Brano scelto »
----

Paolo
Cugini
Per
chi ha seguito il percorso proposto durante l’avvento dalle letture del giorno,
Il Natale non può un che essere un messaggio di gioia. La speranza annunciata
continuamente dalla Parola di un evento capace di riempire di pienezza l’umanità
si è realizzato: c’è gioia grande sulla terra! Facciamo nostre, allora, le
parole del profeta Isaia che dice: “Come sono belli sui monti
i piedi del messaggero che annuncia la pace, del messaggero di buone notizie
che annuncia la salvezza” (Is 52, 7). Colui che ha vissuto
nell’attesa di una parola capace di dare una risposta alle proprie inquietudini,
un senso al proprio cammino, una pienezza al vuoto interiore, non può che
gridare di gioia percependo la realtà dell’evento: c’è un salvatore!
Dio, che molte volte e in
diversi modi nei tempi antichi aveva parlato ai padri per mezzo dei profeti,
ultimamente, in questi giorni, ha parlato a noi per mezzo del Figlio, che ha
stabilito erede di tutte le cose e mediante il quale ha fatto anche il mondo (Eb
1,1-2).

----

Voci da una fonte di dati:
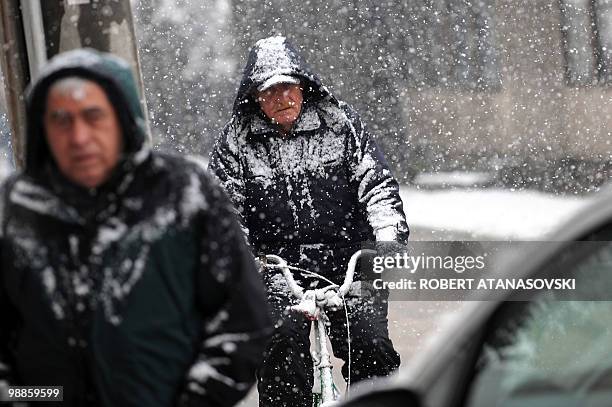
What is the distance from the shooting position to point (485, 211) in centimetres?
1886

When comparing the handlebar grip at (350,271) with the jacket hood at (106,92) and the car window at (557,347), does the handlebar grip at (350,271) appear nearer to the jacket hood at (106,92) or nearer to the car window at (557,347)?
the jacket hood at (106,92)

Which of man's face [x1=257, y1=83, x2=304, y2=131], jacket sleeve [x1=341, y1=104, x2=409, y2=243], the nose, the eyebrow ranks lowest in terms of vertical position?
jacket sleeve [x1=341, y1=104, x2=409, y2=243]

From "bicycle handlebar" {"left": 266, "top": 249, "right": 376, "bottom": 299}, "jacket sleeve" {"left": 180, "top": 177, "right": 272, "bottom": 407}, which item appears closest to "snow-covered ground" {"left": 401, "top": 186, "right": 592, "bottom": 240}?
"bicycle handlebar" {"left": 266, "top": 249, "right": 376, "bottom": 299}

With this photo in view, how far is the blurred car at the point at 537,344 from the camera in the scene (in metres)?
2.19

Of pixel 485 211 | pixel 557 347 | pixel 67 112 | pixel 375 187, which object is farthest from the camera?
pixel 485 211

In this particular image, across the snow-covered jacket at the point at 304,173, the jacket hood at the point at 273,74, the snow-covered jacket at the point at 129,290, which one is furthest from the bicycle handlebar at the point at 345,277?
the snow-covered jacket at the point at 129,290

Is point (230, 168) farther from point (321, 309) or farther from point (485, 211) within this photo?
point (485, 211)

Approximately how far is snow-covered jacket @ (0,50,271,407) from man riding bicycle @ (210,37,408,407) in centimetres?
208

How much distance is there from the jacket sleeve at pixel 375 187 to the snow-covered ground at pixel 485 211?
10553mm

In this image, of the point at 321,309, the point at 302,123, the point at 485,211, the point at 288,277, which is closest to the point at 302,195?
the point at 302,123

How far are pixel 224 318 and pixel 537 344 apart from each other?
804mm

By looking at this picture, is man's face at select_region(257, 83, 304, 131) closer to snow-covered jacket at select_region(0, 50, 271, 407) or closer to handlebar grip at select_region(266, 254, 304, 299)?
handlebar grip at select_region(266, 254, 304, 299)

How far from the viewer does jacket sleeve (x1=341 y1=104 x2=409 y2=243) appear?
4.88 metres

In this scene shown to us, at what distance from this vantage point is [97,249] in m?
2.82
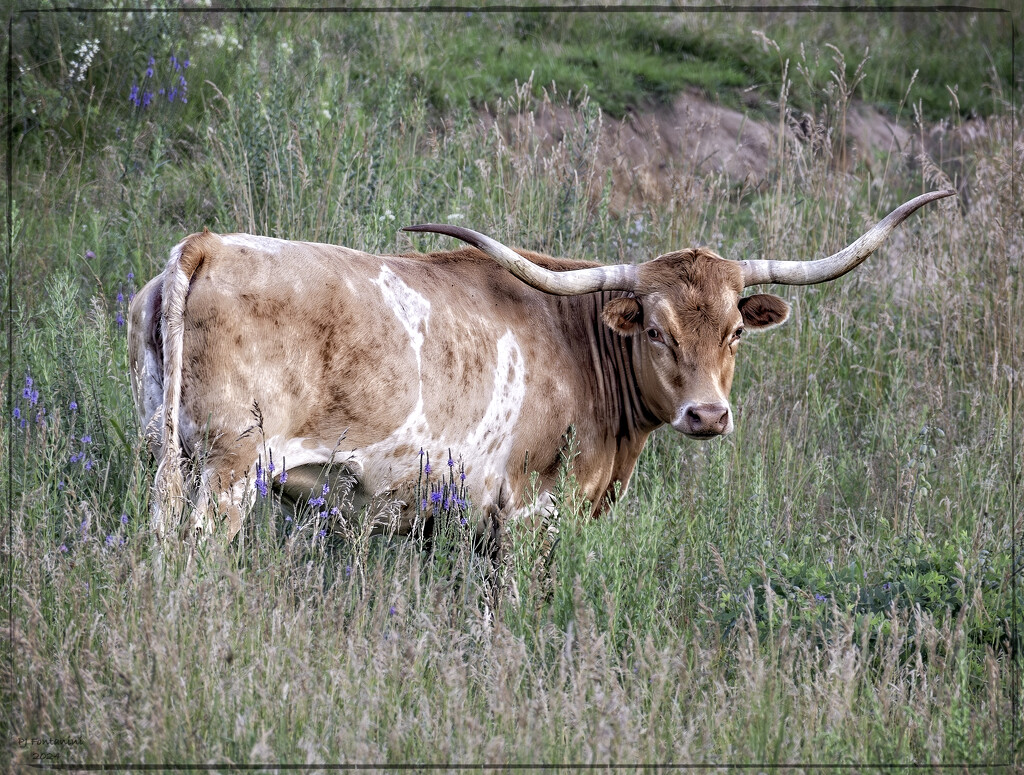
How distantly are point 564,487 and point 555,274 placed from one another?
3.63 ft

----

Cosa si chiede »
Porta avanti la riflessione sul Natale partendo subito dopo la sua ultima frase.

Risposta richiesta »
La lettera agli ebrei ci
ricorda un dato sul quale abbiamo lavorato nel tempo di avvento, vale a dire, che
la salvezza viene da lontano, non è un dato improvvisato, ma è frutto di un progetto,
di un pensiero, di una volontà che esprime libertà e amore. Tradotto in un
linguaggio comprensibile, questo discorso significa che la venuta del Salvatore
non ha nulla d’improvvisato, non è un evento accaduto per caso, ma è stato
voluto, pensato, ina altre parole, è frutto dell’amore del Padre. Un primo
significato del Natale in questa prospettiva vuole dire che ogni intervento di liberazione,
ogni azione che intende produrre salvezza per gli altri, esige tutti questi
ingredienti che il Padre ha messa nell’evento del Figlio: amore, pazienza,
intelligenza, libertà.
In principio era il Verbo e il Verbo era
presso Dio e il Verbo era Dio. Egli era, in principio, presso Dio: tutto è
stato fatto per mezzo di lui e senza di lui nulla è
stato fatto di ciò che esiste (Gv 1,1-2).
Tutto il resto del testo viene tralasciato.